Pay special attention to required properties and data formats. For example, FAQ schema must include a clear list of questions and answers formatted correctly. Fixing errors quickly ensures your structured data is understood by search crawlers.

Regular validation helps prevent dropped rich results and maintains your website’s visibility in search.

Monitoring Structured Data in Search Console

Google Search Console is your main tool for tracking structured data performance. It shows you which schema types are detected and flags any errors or warnings.

Within Search Console, you can:

  • See rich result status reports
  • Track impressions and clicks for pages using schema
  • Find issues like missing fields or incorrect values

Regularly check Search Console to catch and fix problems swiftly. This keeps your structured data healthy and keeps your site eligible for enhanced search features.

Security, HTTPS, and Ongoing Monitoring

Ensuring your website is secure is a key part of technical SEO. You need to implement HTTPS correctly, check for security risks, and keep monitoring your site regularly. These steps help protect your users and keep your site performing well in search rankings.

Securing Sites with HTTPS and SSL

Switching your site to HTTPS protects data between your server and users. To do this, you must install a valid SSL certificate. Many providers offer free SSL certificates, but you should ensure it is correctly configured to avoid errors.

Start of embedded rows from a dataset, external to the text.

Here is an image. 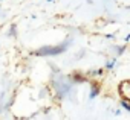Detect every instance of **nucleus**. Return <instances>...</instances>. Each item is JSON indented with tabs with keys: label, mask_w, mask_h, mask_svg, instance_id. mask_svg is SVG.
Masks as SVG:
<instances>
[{
	"label": "nucleus",
	"mask_w": 130,
	"mask_h": 120,
	"mask_svg": "<svg viewBox=\"0 0 130 120\" xmlns=\"http://www.w3.org/2000/svg\"><path fill=\"white\" fill-rule=\"evenodd\" d=\"M69 44H71V41H66L64 44H58V46H44V47L34 50L32 55H35V56H57V55H61L66 52Z\"/></svg>",
	"instance_id": "nucleus-1"
},
{
	"label": "nucleus",
	"mask_w": 130,
	"mask_h": 120,
	"mask_svg": "<svg viewBox=\"0 0 130 120\" xmlns=\"http://www.w3.org/2000/svg\"><path fill=\"white\" fill-rule=\"evenodd\" d=\"M118 91H119V94H121L122 99L130 100V81H122V82H119Z\"/></svg>",
	"instance_id": "nucleus-2"
},
{
	"label": "nucleus",
	"mask_w": 130,
	"mask_h": 120,
	"mask_svg": "<svg viewBox=\"0 0 130 120\" xmlns=\"http://www.w3.org/2000/svg\"><path fill=\"white\" fill-rule=\"evenodd\" d=\"M100 85H96V84H92V88H90V94H89V99L90 100H93L96 96H100Z\"/></svg>",
	"instance_id": "nucleus-3"
},
{
	"label": "nucleus",
	"mask_w": 130,
	"mask_h": 120,
	"mask_svg": "<svg viewBox=\"0 0 130 120\" xmlns=\"http://www.w3.org/2000/svg\"><path fill=\"white\" fill-rule=\"evenodd\" d=\"M119 105H121V108H124L125 111H128V112H130V100H127V99H122V97H121Z\"/></svg>",
	"instance_id": "nucleus-4"
},
{
	"label": "nucleus",
	"mask_w": 130,
	"mask_h": 120,
	"mask_svg": "<svg viewBox=\"0 0 130 120\" xmlns=\"http://www.w3.org/2000/svg\"><path fill=\"white\" fill-rule=\"evenodd\" d=\"M72 81H74V82H86L87 79H86L84 76H81V75L75 73V75H72Z\"/></svg>",
	"instance_id": "nucleus-5"
},
{
	"label": "nucleus",
	"mask_w": 130,
	"mask_h": 120,
	"mask_svg": "<svg viewBox=\"0 0 130 120\" xmlns=\"http://www.w3.org/2000/svg\"><path fill=\"white\" fill-rule=\"evenodd\" d=\"M103 73H104L103 69H96V70H92V72H90L92 76H103Z\"/></svg>",
	"instance_id": "nucleus-6"
},
{
	"label": "nucleus",
	"mask_w": 130,
	"mask_h": 120,
	"mask_svg": "<svg viewBox=\"0 0 130 120\" xmlns=\"http://www.w3.org/2000/svg\"><path fill=\"white\" fill-rule=\"evenodd\" d=\"M115 63H116V59H112V61H107V64H106V69H107V70H112V69L115 67Z\"/></svg>",
	"instance_id": "nucleus-7"
},
{
	"label": "nucleus",
	"mask_w": 130,
	"mask_h": 120,
	"mask_svg": "<svg viewBox=\"0 0 130 120\" xmlns=\"http://www.w3.org/2000/svg\"><path fill=\"white\" fill-rule=\"evenodd\" d=\"M116 55H122L124 52H125V46H119V47H116Z\"/></svg>",
	"instance_id": "nucleus-8"
},
{
	"label": "nucleus",
	"mask_w": 130,
	"mask_h": 120,
	"mask_svg": "<svg viewBox=\"0 0 130 120\" xmlns=\"http://www.w3.org/2000/svg\"><path fill=\"white\" fill-rule=\"evenodd\" d=\"M106 38H107V40H113L115 35H113V34H106Z\"/></svg>",
	"instance_id": "nucleus-9"
},
{
	"label": "nucleus",
	"mask_w": 130,
	"mask_h": 120,
	"mask_svg": "<svg viewBox=\"0 0 130 120\" xmlns=\"http://www.w3.org/2000/svg\"><path fill=\"white\" fill-rule=\"evenodd\" d=\"M124 41H125V43H127V41H130V34H128V35H127V37L124 38Z\"/></svg>",
	"instance_id": "nucleus-10"
},
{
	"label": "nucleus",
	"mask_w": 130,
	"mask_h": 120,
	"mask_svg": "<svg viewBox=\"0 0 130 120\" xmlns=\"http://www.w3.org/2000/svg\"><path fill=\"white\" fill-rule=\"evenodd\" d=\"M47 2H52V0H47Z\"/></svg>",
	"instance_id": "nucleus-11"
}]
</instances>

Check for mixed content issues, where some resources load over HTTP instead of HTTPS. Mixed content can harm site security and trigger browser warnings, which may reduce user trust and ranking signals.

Using Sitebulb or other audit tools can help you find unsecured URLs and missing redirects from HTTP to HTTPS. Fix these promptly to ensure consistent encryption and a secure browsing experience.

Identifying and Resolving Security Vulnerabilities

Security vulnerabilities include outdated software, weak passwords, and unpatched plugins. These problems can let attackers access your site, harming user data and search visibility.

During your technical SEO audit, scan for vulnerabilities with tools designed for site security checks. Look for alerts about potential malware, suspicious scripts, or open directories.

You should regularly update your CMS, themes, and plugins to patch known issues. Remove unused or risky components. If Sitebulb or similar tools detect problems, prioritise fixing them quickly to maintain your site’s health.

Routine Technical SEO Audits and Monitoring

Security is not a one-time setup. You must keep monitoring your site’s performance and safety over time. Use automated tools to track HTTPS status, Core Web Vitals, and possible crawl errors regularly.

Set up alerts in Google Search Console and Sitebulb for any critical security issues, such as loss of SSL certificate or new crawl errors. Regular audits help you catch problems early before they affect your rankings or user trust.

Keep detailed records of changes and fixes. This makes troubleshooting easier and helps you stay on top of technical SEO optimisations related to security.